Previously, we looked at what Walt Disney would love about Walt Disney World. He spent so much of his final years trying to buy the Central Florida land that would become the Most Magical Place on Earth. One of the great tragedies of the 20th century is that he never got to see his vision brought to life.
While Uncle Walt surely would have loved many of the attributes of the theme park that bears his full name, some things would bother him, too. What would disappoint the man who created Mickey Mouse? Everyone has an opinion on the subject, and nobody’s right or wrong on anything. It’s all a matter of perspective. Keeping that in mind, here are four aspects of Walt Disney World that I believe would break Walt Disney’s heart.
Transportation and logistics
Yes, the situation is improving. After years of complaints, Disney finally did the obvious and added monitors with bus wait times at the resorts and major destinations. That’s a nice step. Similarly, the imminent arrival of the gondolas will reduce traffic while adding convenience for guests of some of the most crowded resorts. That too is nice.
Still, what Walt Disney would wonder if he heard the whole story is exactly what the rest of us have. “What took so freakin’ long???”
Disney transportation rarely feels organized, which is amazing for a system that has hundreds of employees. Guests wait too long too often, which is why ride-sharing services like Uber and Lyft have gained popularity in recent years. How happy do you think Walt Disney would be to see freelance drivers with GPS systems transporting guests more efficiently than Disney’s paid staff? Heads would roll.

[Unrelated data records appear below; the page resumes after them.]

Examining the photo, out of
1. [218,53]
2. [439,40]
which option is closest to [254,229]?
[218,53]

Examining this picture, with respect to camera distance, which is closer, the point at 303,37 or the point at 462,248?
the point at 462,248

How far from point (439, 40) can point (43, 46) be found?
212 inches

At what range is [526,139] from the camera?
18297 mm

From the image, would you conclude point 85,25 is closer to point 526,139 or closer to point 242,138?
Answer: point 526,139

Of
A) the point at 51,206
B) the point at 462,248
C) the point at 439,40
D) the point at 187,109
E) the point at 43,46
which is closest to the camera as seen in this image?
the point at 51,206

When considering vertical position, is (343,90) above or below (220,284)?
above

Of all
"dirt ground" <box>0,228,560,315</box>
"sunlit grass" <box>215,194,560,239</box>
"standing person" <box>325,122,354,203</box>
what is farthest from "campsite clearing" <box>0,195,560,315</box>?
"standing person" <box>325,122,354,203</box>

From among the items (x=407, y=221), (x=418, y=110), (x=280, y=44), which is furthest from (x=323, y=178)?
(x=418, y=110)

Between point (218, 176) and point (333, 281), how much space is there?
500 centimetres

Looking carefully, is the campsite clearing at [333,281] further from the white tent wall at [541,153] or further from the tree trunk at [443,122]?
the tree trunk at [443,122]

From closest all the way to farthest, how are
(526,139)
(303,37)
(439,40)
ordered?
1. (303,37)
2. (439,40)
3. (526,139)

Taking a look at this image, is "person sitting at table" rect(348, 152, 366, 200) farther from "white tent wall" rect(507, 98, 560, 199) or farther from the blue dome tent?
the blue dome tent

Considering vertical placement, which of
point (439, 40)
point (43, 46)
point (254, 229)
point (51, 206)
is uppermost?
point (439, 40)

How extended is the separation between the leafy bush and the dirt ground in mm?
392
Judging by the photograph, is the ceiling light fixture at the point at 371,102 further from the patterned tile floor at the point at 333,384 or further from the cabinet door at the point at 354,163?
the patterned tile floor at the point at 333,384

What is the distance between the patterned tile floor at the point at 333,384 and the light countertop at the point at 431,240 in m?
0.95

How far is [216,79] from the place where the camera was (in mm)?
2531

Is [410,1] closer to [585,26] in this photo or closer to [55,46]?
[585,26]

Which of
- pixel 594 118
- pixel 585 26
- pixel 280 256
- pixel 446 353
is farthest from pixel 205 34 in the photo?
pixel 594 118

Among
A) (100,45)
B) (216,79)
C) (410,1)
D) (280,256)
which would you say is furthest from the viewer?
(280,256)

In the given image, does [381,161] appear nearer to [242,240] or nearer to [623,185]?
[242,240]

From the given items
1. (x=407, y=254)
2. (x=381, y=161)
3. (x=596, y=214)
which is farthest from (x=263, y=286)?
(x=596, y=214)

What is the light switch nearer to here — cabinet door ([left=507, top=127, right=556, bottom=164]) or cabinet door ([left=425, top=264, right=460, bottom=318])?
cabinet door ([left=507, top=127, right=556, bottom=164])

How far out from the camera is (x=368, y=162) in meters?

The erratic nature of current transportation represents only part of the disappointment that he’d feel, though. The more crushing part is the realization that the monorail system only extends to two of four theme parks while ignoring both water parks and Disney Springs. Then, he’d feel absolutely demoralized that the idea of the PeopleMover never took off. Its current presence at Magic Kingdom, while warmly welcomed by people like me, is more of a courteous tip of the cap to Uncle Walt’s wishes than a useful means of transportation. More people use it as a nice way to get off their feet than admire the PeopleMover for its utility. In some alternate universe, it has a much more important place in central Florida society. In this one, it’s a relic signifying a broken dream.